(Entries on spatial positioning)
◆ ◆ ◆ ◆
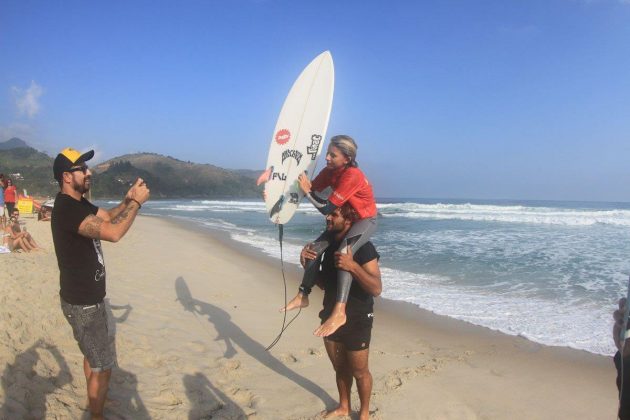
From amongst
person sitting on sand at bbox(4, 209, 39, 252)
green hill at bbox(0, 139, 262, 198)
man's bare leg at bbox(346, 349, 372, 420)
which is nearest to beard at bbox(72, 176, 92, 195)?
◆ ◆ ◆ ◆
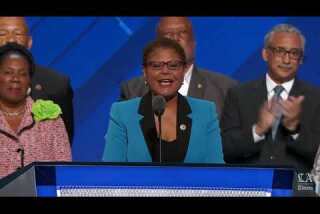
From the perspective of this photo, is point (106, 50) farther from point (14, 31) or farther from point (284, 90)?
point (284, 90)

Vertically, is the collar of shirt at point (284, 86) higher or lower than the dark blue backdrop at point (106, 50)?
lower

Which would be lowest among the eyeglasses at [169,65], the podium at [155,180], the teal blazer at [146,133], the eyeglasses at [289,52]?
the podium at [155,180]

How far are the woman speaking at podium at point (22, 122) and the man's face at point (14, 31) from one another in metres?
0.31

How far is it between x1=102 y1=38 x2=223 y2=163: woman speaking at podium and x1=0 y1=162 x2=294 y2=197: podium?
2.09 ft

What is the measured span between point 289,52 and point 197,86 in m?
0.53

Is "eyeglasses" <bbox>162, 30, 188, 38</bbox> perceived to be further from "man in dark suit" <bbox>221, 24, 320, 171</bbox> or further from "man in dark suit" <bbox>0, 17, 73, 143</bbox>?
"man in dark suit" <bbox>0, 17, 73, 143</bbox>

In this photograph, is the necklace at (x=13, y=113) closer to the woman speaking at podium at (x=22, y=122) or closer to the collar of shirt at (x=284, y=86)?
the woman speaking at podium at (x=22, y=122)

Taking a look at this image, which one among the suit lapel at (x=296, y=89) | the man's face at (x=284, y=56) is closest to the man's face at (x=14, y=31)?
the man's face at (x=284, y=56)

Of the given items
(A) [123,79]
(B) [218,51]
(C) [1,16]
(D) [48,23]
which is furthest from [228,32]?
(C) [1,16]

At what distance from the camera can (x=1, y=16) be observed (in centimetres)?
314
◆ ◆ ◆ ◆
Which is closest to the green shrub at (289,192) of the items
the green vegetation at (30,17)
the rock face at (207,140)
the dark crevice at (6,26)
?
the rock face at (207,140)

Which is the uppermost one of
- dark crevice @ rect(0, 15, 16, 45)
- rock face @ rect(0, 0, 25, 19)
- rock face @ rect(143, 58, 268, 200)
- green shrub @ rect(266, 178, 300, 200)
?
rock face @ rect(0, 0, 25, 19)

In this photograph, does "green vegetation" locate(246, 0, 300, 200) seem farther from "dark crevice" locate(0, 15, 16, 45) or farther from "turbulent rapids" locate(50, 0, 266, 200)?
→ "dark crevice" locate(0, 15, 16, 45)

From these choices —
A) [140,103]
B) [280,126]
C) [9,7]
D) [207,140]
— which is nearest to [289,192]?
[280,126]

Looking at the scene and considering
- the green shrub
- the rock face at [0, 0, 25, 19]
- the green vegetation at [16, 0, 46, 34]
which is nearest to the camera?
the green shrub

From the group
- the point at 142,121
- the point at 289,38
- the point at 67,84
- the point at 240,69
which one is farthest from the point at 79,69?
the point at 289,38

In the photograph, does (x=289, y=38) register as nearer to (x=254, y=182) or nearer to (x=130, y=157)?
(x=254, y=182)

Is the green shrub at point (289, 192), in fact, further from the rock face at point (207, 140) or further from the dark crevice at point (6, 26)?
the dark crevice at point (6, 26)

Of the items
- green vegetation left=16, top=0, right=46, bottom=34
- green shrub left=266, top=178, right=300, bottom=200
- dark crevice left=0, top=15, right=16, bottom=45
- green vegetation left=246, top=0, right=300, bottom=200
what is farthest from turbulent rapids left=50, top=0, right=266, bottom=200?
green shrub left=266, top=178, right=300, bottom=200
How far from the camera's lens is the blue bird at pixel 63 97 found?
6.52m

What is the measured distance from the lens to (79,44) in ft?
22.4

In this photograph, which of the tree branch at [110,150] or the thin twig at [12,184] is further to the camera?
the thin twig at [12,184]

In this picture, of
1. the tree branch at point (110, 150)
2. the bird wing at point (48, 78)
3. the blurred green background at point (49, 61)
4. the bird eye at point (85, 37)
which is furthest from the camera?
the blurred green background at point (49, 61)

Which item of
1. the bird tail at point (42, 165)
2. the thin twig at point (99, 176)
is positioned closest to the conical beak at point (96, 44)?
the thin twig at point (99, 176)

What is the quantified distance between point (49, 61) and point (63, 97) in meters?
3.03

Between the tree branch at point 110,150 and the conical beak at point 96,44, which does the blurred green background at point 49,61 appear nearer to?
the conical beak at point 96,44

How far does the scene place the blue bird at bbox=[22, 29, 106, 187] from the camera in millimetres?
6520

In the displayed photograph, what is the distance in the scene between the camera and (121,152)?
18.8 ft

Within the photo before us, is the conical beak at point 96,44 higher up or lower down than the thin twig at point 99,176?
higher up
◆ ◆ ◆ ◆
■ Exercise goal ■
Duplicate the lines of the data above, from the line containing "From amongst" through the line containing "which is nearest to beard", both included.

■ Written reply ■
From amongst
person sitting on sand at bbox(4, 209, 39, 252)
green hill at bbox(0, 139, 262, 198)
man's bare leg at bbox(346, 349, 372, 420)
which is nearest to beard at bbox(72, 176, 92, 195)?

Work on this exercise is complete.